Material for the task
# # # # # # #

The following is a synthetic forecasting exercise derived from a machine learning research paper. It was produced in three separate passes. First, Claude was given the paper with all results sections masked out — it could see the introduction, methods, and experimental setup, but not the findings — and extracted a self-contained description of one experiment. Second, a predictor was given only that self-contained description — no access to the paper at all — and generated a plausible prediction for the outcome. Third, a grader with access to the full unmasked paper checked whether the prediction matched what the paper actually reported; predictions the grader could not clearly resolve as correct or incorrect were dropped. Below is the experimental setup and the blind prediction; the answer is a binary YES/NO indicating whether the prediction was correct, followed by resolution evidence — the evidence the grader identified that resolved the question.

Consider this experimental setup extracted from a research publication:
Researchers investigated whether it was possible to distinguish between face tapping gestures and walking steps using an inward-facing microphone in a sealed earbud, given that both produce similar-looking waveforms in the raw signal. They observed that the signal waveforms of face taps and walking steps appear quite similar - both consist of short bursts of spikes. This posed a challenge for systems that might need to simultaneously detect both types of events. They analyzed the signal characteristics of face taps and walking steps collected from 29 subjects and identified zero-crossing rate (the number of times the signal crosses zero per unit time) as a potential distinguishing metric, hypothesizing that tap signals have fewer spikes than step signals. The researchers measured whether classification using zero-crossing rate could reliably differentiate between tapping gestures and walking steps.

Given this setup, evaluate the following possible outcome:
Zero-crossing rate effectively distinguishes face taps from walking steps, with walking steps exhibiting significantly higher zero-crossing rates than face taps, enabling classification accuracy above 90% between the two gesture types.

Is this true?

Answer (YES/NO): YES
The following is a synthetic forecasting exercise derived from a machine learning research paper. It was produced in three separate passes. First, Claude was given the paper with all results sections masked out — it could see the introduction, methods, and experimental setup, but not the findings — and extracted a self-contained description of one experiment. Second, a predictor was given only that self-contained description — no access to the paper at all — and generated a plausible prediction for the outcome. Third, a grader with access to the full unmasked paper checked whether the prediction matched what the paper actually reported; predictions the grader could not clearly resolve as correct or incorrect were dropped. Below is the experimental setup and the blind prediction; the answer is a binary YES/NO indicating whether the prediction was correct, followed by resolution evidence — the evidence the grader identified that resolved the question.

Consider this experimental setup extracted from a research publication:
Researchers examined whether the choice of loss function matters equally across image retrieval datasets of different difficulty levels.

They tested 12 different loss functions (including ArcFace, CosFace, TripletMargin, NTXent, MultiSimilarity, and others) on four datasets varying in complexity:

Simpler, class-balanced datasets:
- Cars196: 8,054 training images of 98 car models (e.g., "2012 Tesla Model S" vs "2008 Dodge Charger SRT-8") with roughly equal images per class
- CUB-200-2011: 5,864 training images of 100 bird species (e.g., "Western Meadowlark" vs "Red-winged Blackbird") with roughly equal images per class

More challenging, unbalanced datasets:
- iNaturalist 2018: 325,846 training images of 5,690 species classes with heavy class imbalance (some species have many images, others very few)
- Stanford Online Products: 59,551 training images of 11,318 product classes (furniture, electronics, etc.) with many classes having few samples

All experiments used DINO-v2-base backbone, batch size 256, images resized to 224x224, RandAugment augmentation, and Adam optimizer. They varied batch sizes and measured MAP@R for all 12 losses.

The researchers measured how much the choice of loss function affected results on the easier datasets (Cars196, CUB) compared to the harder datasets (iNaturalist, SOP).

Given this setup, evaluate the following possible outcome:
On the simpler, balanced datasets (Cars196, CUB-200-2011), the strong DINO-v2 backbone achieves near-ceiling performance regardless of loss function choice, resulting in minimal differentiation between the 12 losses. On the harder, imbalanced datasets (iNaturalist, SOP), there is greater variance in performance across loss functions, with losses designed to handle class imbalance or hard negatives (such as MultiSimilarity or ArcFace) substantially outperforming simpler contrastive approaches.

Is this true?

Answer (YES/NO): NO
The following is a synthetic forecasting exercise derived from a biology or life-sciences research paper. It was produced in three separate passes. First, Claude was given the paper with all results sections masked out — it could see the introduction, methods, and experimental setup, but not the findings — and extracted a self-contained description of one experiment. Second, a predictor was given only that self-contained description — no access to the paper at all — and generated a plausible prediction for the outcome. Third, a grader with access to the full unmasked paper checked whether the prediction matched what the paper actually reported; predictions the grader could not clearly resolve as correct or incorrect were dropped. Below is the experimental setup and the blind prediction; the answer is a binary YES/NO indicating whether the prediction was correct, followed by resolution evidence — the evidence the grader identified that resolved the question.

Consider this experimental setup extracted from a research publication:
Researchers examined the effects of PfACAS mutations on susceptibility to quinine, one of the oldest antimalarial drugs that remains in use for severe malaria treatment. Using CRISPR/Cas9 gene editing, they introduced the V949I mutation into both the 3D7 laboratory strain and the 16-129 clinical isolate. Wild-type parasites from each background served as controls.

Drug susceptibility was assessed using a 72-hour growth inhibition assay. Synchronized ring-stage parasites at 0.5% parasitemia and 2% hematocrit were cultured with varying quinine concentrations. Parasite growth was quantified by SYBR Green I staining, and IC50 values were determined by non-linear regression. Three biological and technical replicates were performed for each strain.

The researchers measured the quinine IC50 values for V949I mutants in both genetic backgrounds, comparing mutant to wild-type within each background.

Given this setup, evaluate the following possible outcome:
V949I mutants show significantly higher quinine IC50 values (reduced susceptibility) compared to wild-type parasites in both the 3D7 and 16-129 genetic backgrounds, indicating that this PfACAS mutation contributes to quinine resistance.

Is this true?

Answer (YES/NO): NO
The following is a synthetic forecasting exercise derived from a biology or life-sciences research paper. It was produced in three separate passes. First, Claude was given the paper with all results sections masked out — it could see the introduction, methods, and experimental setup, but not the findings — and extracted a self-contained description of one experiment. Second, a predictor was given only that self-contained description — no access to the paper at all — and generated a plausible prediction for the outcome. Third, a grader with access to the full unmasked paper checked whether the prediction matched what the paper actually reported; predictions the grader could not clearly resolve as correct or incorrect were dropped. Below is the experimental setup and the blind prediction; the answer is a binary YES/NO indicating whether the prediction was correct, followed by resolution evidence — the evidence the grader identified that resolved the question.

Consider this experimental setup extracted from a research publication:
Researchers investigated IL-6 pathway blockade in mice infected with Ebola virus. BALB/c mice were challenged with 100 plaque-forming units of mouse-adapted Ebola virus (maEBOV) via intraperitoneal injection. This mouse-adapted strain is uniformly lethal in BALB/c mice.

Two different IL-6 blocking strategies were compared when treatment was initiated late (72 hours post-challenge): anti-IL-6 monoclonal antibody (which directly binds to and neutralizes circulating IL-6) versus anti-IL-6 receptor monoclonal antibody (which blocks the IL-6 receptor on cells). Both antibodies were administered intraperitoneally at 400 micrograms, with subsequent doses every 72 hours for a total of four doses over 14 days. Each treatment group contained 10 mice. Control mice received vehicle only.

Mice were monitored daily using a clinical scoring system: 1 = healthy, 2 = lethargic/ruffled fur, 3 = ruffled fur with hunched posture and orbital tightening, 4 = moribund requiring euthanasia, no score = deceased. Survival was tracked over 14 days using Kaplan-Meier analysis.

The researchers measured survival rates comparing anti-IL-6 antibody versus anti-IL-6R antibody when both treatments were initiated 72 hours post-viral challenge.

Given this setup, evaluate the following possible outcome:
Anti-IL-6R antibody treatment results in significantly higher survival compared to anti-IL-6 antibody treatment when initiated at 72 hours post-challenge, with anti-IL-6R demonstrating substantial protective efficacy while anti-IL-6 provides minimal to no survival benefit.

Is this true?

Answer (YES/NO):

# # # # # # #

What needs to be done
The full set of entries must be printed again without any alteration.

Written reply
The following is a synthetic forecasting exercise derived from a machine learning research paper. It was produced in three separate passes. First, Claude was given the paper with all results sections masked out — it could see the introduction, methods, and experimental setup, but not the findings — and extracted a self-contained description of one experiment. Second, a predictor was given only that self-contained description — no access to the paper at all — and generated a plausible prediction for the outcome. Third, a grader with access to the full unmasked paper checked whether the prediction matched what the paper actually reported; predictions the grader could not clearly resolve as correct or incorrect were dropped. Below is the experimental setup and the blind prediction; the answer is a binary YES/NO indicating whether the prediction was correct, followed by resolution evidence — the evidence the grader identified that resolved the question.

Consider this experimental setup extracted from a research publication:
Researchers investigated whether it was possible to distinguish between face tapping gestures and walking steps using an inward-facing microphone in a sealed earbud, given that both produce similar-looking waveforms in the raw signal. They observed that the signal waveforms of face taps and walking steps appear quite similar - both consist of short bursts of spikes. This posed a challenge for systems that might need to simultaneously detect both types of events. They analyzed the signal characteristics of face taps and walking steps collected from 29 subjects and identified zero-crossing rate (the number of times the signal crosses zero per unit time) as a potential distinguishing metric, hypothesizing that tap signals have fewer spikes than step signals. The researchers measured whether classification using zero-crossing rate could reliably differentiate between tapping gestures and walking steps.

Given this setup, evaluate the following possible outcome:
Zero-crossing rate effectively distinguishes face taps from walking steps, with walking steps exhibiting significantly higher zero-crossing rates than face taps, enabling classification accuracy above 90% between the two gesture types.

Is this true?

Answer (YES/NO): YES
The following is a synthetic forecasting exercise derived from a machine learning research paper. It was produced in three separate passes. First, Claude was given the paper with all results sections masked out — it could see the introduction, methods, and experimental setup, but not the findings — and extracted a self-contained description of one experiment. Second, a predictor was given only that self-contained description — no access to the paper at all — and generated a plausible prediction for the outcome. Third, a grader with access to the full unmasked paper checked whether the prediction matched what the paper actually reported; predictions the grader could not clearly resolve as correct or incorrect were dropped. Below is the experimental setup and the blind prediction; the answer is a binary YES/NO indicating whether the prediction was correct, followed by resolution evidence — the evidence the grader identified that resolved the question.

Consider this experimental setup extracted from a research publication:
Researchers examined whether the choice of loss function matters equally across image retrieval datasets of different difficulty levels.

They tested 12 different loss functions (including ArcFace, CosFace, TripletMargin, NTXent, MultiSimilarity, and others) on four datasets varying in complexity:

Simpler, class-balanced datasets:
- Cars196: 8,054 training images of 98 car models (e.g., "2012 Tesla Model S" vs "2008 Dodge Charger SRT-8") with roughly equal images per class
- CUB-200-2011: 5,864 training images of 100 bird species (e.g., "Western Meadowlark" vs "Red-winged Blackbird") with roughly equal images per class

More challenging, unbalanced datasets:
- iNaturalist 2018: 325,846 training images of 5,690 species classes with heavy class imbalance (some species have many images, others very few)
- Stanford Online Products: 59,551 training images of 11,318 product classes (furniture, electronics, etc.) with many classes having few samples

All experiments used DINO-v2-base backbone, batch size 256, images resized to 224x224, RandAugment augmentation, and Adam optimizer. They varied batch sizes and measured MAP@R for all 12 losses.

The researchers measured how much the choice of loss function affected results on the easier datasets (Cars196, CUB) compared to the harder datasets (iNaturalist, SOP).

Given this setup, evaluate the following possible outcome:
On the simpler, balanced datasets (Cars196, CUB-200-2011), the strong DINO-v2 backbone achieves near-ceiling performance regardless of loss function choice, resulting in minimal differentiation between the 12 losses. On the harder, imbalanced datasets (iNaturalist, SOP), there is greater variance in performance across loss functions, with losses designed to handle class imbalance or hard negatives (such as MultiSimilarity or ArcFace) substantially outperforming simpler contrastive approaches.

Is this true?

Answer (YES/NO): NO
The following is a synthetic forecasting exercise derived from a biology or life-sciences research paper. It was produced in three separate passes. First, Claude was given the paper with all results sections masked out — it could see the introduction, methods, and experimental setup, but not the findings — and extracted a self-contained description of one experiment. Second, a predictor was given only that self-contained description — no access to the paper at all — and generated a plausible prediction for the outcome. Third, a grader with access to the full unmasked paper checked whether the prediction matched what the paper actually reported; predictions the grader could not clearly resolve as correct or incorrect were dropped. Below is the experimental setup and the blind prediction; the answer is a binary YES/NO indicating whether the prediction was correct, followed by resolution evidence — the evidence the grader identified that resolved the question.

Consider this experimental setup extracted from a research publication:
Researchers examined the effects of PfACAS mutations on susceptibility to quinine, one of the oldest antimalarial drugs that remains in use for severe malaria treatment. Using CRISPR/Cas9 gene editing, they introduced the V949I mutation into both the 3D7 laboratory strain and the 16-129 clinical isolate. Wild-type parasites from each background served as controls.

Drug susceptibility was assessed using a 72-hour growth inhibition assay. Synchronized ring-stage parasites at 0.5% parasitemia and 2% hematocrit were cultured with varying quinine concentrations. Parasite growth was quantified by SYBR Green I staining, and IC50 values were determined by non-linear regression. Three biological and technical replicates were performed for each strain.

The researchers measured the quinine IC50 values for V949I mutants in both genetic backgrounds, comparing mutant to wild-type within each background.

Given this setup, evaluate the following possible outcome:
V949I mutants show significantly higher quinine IC50 values (reduced susceptibility) compared to wild-type parasites in both the 3D7 and 16-129 genetic backgrounds, indicating that this PfACAS mutation contributes to quinine resistance.

Is this true?

Answer (YES/NO): NO
The following is a synthetic forecasting exercise derived from a biology or life-sciences research paper. It was produced in three separate passes. First, Claude was given the paper with all results sections masked out — it could see the introduction, methods, and experimental setup, but not the findings — and extracted a self-contained description of one experiment. Second, a predictor was given only that self-contained description — no access to the paper at all — and generated a plausible prediction for the outcome. Third, a grader with access to the full unmasked paper checked whether the prediction matched what the paper actually reported; predictions the grader could not clearly resolve as correct or incorrect were dropped. Below is the experimental setup and the blind prediction; the answer is a binary YES/NO indicating whether the prediction was correct, followed by resolution evidence — the evidence the grader identified that resolved the question.

Consider this experimental setup extracted from a research publication:
Researchers investigated IL-6 pathway blockade in mice infected with Ebola virus. BALB/c mice were challenged with 100 plaque-forming units of mouse-adapted Ebola virus (maEBOV) via intraperitoneal injection. This mouse-adapted strain is uniformly lethal in BALB/c mice.

Two different IL-6 blocking strategies were compared when treatment was initiated late (72 hours post-challenge): anti-IL-6 monoclonal antibody (which directly binds to and neutralizes circulating IL-6) versus anti-IL-6 receptor monoclonal antibody (which blocks the IL-6 receptor on cells). Both antibodies were administered intraperitoneally at 400 micrograms, with subsequent doses every 72 hours for a total of four doses over 14 days. Each treatment group contained 10 mice. Control mice received vehicle only.

Mice were monitored daily using a clinical scoring system: 1 = healthy, 2 = lethargic/ruffled fur, 3 = ruffled fur with hunched posture and orbital tightening, 4 = moribund requiring euthanasia, no score = deceased. Survival was tracked over 14 days using Kaplan-Meier analysis.

The researchers measured survival rates comparing anti-IL-6 antibody versus anti-IL-6R antibody when both treatments were initiated 72 hours post-viral challenge.

Given this setup, evaluate the following possible outcome:
Anti-IL-6R antibody treatment results in significantly higher survival compared to anti-IL-6 antibody treatment when initiated at 72 hours post-challenge, with anti-IL-6R demonstrating substantial protective efficacy while anti-IL-6 provides minimal to no survival benefit.

Is this true?

Answer (YES/NO):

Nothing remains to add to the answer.